On an unusually hot day in Amsterdam's Osdorp section, three flags in front of the area's refugee center rustle in a calm breeze. The flags of Amsterdam, the Osdorp borough, and the Agency for the Reception of Asylum Seekers (COA) all represent organizations or communities that have shaped the short history of Osdorp's refugee center and its 350 inhabitants. In contrast to the sedate appearance of the Osdorp refugee center today, conflict and resistance characterize the center's relationship with the community that surrounds it. Initially residents living near the planned location for the refugee center reacted by organizing community action groups to protest the building of the center. Some of the neighbors who resisted the center at first shifted their opinions and even became volunteers there, but others still hold anger and animosity towards the refugee center.

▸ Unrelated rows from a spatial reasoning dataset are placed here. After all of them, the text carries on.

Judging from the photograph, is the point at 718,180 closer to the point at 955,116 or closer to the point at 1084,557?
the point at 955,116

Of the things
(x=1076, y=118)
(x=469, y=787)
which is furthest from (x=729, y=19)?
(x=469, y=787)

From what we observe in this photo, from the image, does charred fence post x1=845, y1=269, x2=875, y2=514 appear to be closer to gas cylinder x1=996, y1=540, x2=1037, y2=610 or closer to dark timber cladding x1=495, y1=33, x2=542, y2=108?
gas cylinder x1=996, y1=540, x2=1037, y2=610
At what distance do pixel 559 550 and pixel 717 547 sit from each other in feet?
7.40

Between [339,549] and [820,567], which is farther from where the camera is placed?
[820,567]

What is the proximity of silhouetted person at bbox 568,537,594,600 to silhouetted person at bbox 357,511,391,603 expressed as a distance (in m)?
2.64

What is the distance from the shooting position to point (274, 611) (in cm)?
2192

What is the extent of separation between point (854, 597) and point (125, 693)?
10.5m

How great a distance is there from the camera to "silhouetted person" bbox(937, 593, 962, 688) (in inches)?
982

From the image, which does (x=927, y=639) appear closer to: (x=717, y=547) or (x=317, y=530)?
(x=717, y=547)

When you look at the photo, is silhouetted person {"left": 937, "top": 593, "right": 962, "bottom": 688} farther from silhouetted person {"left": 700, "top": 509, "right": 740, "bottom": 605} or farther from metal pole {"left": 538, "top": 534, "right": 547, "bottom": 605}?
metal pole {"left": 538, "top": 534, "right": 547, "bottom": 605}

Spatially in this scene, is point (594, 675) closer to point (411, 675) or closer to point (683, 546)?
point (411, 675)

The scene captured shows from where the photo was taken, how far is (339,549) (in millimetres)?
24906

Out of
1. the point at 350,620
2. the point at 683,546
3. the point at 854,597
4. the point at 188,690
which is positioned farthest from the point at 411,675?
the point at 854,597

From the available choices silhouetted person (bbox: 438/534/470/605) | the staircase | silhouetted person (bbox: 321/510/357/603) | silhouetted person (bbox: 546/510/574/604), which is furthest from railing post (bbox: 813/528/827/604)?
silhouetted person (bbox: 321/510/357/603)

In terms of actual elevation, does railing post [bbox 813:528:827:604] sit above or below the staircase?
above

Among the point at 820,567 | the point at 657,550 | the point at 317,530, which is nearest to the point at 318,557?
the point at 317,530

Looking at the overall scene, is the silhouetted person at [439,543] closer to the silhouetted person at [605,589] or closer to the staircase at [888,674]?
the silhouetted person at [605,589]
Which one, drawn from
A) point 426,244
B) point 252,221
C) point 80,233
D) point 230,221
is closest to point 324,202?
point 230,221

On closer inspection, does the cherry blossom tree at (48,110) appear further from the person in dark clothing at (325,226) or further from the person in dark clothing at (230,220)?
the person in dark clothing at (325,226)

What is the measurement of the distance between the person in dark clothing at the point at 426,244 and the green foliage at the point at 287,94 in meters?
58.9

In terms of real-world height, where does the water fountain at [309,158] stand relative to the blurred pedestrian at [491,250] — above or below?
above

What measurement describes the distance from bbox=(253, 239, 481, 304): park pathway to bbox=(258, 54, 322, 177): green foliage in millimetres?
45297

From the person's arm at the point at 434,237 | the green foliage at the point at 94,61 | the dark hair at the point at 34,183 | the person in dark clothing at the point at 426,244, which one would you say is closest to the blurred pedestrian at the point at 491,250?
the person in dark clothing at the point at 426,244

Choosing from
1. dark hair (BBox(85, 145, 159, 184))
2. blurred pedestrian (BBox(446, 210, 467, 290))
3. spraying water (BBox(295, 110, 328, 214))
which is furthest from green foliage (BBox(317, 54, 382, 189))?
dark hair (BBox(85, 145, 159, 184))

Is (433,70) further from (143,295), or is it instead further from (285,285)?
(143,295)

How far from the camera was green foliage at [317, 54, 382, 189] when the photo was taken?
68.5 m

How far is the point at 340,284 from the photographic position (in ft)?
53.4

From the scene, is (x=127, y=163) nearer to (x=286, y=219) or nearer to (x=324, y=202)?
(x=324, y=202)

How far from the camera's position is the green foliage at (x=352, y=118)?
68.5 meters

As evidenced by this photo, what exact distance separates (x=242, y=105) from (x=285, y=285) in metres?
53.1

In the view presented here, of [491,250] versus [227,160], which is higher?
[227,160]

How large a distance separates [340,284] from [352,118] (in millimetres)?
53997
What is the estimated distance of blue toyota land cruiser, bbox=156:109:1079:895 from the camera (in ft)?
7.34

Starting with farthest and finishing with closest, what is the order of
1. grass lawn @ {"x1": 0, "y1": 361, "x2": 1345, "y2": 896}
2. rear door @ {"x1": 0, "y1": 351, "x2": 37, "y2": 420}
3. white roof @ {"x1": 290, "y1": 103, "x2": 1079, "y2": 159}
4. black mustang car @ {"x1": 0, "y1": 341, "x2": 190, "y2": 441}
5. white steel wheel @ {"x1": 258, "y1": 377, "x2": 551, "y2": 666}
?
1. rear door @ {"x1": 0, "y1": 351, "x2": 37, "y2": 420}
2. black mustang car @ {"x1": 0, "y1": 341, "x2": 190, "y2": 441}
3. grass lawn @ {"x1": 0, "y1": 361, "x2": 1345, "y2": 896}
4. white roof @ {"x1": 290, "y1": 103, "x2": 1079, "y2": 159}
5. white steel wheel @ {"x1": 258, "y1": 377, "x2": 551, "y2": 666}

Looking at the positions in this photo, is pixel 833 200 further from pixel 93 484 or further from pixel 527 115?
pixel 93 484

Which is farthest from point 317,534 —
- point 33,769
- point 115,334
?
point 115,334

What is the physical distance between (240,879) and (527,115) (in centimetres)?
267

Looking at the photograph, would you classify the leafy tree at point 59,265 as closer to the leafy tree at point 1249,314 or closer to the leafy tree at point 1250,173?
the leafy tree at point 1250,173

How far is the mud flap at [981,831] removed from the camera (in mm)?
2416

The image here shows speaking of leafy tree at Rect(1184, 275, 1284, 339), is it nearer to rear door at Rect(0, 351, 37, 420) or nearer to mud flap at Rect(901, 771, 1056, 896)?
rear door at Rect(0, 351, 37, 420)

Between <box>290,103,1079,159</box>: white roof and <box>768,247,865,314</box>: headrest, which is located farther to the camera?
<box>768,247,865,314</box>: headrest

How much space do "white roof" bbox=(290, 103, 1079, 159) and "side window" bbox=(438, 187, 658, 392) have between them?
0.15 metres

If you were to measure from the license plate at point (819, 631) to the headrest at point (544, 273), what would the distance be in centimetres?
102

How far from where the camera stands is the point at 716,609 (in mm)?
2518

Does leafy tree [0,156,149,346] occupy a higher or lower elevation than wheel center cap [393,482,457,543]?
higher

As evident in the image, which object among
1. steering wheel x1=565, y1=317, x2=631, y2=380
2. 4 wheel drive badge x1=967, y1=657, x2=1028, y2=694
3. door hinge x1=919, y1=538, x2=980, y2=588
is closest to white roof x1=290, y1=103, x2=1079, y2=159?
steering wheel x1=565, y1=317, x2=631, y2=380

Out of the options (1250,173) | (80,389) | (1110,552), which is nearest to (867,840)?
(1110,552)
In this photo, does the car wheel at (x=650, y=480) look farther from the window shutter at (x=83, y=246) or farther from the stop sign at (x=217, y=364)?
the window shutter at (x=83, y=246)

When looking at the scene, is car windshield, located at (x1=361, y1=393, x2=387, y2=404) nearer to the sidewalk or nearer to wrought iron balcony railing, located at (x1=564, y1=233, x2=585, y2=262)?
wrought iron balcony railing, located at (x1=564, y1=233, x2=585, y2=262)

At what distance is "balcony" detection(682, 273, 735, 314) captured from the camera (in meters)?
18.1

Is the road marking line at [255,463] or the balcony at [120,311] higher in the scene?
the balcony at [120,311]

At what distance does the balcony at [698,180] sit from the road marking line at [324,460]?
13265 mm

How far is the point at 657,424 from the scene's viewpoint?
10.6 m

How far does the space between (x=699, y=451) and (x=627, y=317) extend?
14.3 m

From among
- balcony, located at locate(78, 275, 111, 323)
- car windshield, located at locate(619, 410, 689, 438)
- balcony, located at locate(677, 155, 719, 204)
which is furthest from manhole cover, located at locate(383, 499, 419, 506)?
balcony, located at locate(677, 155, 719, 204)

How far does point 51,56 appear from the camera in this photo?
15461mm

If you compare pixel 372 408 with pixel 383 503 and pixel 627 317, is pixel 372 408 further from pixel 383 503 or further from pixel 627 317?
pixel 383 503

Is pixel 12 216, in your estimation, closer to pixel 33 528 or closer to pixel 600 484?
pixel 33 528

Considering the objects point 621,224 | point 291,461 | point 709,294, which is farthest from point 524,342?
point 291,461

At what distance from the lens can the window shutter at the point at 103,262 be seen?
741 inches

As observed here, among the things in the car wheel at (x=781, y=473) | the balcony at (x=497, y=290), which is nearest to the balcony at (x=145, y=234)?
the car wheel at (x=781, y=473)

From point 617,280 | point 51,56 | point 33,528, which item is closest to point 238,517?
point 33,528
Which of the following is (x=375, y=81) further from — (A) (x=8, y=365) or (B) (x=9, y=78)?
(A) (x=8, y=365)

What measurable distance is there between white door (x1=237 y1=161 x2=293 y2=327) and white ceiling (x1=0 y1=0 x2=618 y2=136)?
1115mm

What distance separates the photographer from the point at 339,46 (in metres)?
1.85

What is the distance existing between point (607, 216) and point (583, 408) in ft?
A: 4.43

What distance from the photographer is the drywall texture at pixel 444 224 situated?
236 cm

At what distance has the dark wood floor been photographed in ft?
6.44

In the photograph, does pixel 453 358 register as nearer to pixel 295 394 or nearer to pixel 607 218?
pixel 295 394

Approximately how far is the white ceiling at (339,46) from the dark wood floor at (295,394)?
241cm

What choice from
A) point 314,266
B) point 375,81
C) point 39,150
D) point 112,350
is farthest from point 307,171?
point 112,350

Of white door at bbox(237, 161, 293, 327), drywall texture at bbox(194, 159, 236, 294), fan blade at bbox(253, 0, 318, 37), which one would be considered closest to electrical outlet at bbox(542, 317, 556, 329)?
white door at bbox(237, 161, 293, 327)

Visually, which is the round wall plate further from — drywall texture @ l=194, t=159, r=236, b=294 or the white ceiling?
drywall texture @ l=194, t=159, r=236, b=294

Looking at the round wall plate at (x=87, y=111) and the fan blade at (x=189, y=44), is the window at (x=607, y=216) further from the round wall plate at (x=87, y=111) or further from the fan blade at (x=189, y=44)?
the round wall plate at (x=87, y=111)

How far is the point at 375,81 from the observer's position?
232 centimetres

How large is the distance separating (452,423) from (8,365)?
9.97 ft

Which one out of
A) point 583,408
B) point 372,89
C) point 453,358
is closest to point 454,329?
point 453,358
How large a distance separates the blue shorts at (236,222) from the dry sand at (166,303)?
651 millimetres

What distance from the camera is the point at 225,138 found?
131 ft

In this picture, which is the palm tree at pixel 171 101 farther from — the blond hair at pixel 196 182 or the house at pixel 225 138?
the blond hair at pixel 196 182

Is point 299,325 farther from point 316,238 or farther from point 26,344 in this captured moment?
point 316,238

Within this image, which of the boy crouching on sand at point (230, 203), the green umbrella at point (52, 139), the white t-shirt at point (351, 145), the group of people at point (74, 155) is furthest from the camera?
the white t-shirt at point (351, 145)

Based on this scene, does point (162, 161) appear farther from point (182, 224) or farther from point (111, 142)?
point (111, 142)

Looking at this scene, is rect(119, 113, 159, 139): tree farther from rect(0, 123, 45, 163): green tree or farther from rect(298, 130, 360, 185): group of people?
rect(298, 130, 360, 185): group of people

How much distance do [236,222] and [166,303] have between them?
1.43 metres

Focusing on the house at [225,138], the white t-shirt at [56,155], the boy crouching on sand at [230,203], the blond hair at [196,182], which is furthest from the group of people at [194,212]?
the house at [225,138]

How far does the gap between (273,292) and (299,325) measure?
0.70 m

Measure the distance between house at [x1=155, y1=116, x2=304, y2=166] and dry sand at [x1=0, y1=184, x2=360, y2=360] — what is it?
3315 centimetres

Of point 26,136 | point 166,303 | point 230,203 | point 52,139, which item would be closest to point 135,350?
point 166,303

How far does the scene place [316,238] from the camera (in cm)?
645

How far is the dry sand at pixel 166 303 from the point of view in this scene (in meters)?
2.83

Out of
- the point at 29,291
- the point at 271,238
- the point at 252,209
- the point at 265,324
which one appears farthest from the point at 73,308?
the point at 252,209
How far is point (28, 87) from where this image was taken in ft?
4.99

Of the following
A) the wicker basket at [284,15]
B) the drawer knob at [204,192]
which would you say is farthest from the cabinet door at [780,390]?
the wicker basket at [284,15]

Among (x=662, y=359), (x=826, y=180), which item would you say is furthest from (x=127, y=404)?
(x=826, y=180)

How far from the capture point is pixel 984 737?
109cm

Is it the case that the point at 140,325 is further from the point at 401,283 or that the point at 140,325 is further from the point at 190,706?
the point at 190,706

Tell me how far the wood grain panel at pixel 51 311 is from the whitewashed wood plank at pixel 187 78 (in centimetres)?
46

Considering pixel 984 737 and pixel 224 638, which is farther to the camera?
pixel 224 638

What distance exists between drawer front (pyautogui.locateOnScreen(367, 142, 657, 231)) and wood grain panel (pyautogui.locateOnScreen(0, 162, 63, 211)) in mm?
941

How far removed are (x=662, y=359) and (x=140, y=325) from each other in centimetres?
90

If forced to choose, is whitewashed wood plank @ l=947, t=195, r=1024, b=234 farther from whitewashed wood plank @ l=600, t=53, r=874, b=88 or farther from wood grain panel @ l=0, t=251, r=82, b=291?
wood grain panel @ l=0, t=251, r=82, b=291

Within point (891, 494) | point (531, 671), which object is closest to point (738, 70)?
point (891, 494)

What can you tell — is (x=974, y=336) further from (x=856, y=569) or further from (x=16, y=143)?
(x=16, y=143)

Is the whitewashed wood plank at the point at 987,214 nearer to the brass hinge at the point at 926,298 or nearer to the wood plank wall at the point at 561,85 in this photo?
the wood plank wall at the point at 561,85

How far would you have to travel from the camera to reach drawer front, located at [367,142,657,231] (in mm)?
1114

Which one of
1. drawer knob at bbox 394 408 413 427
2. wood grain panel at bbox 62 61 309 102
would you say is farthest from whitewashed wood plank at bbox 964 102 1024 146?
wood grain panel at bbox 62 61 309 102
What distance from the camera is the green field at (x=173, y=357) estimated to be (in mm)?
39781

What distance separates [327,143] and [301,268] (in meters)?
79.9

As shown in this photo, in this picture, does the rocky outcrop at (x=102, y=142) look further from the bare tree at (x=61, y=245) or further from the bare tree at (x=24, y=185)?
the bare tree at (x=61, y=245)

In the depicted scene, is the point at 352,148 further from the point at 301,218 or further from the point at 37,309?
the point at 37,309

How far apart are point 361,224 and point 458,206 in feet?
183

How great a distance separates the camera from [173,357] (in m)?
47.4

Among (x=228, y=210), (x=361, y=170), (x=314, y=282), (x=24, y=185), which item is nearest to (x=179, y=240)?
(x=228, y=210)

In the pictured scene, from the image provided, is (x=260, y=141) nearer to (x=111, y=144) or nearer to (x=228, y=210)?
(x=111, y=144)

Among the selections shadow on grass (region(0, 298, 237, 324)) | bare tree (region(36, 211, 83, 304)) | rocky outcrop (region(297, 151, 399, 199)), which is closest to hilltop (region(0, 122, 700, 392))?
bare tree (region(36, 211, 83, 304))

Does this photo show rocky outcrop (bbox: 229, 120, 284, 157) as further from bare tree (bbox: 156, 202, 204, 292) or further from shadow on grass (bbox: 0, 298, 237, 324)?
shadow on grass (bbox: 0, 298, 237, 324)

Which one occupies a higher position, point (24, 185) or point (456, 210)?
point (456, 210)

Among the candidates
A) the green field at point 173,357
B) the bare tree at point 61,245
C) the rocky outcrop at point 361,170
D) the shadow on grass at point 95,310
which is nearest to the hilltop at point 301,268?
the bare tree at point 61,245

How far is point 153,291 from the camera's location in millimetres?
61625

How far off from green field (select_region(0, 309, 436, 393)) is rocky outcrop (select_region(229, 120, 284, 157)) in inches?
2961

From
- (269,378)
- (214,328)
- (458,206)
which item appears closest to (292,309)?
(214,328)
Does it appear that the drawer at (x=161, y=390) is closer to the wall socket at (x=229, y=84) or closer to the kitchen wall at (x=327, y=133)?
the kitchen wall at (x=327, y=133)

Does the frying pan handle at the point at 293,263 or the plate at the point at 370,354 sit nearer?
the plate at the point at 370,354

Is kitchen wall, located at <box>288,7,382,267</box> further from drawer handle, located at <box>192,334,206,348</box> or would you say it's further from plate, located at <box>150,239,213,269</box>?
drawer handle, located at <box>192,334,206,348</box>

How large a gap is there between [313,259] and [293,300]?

One of the center's buildings was set on fire and severely damaged on October 14,1999. The perpetrators of the arson were never found, and no one knows whether the real motivation behind the crime was an act of random violence or a politically motivated reaction to the asylum center. There were no casualties because refugees had not yet occupied the building, but the fire caused approximately $50,000 in damage. 

According to the United Nations figures, the number of asylum seekers fleeing to the Netherlands each year more than tripled from 13,900 in 1989 to over 45,000 in 1998. As people attempt to escape countries ravaged by war, persecution, and debilitating poverty, refugees have flooded into Holland's borders. The huge influx of refugees into the Netherlands caused the government to enact measures that would curb the flow of asylum seekers to the country. For example, the government increased border surveillance, hired more immigration officers, and established a special task force to reduce immigrant smuggling. During the late 1990’s, housing shortages for refugees caused the government to subsidize asylum seekers who found their own housing. The program was a bureaucratic nightmare and was soon officially abandoned.  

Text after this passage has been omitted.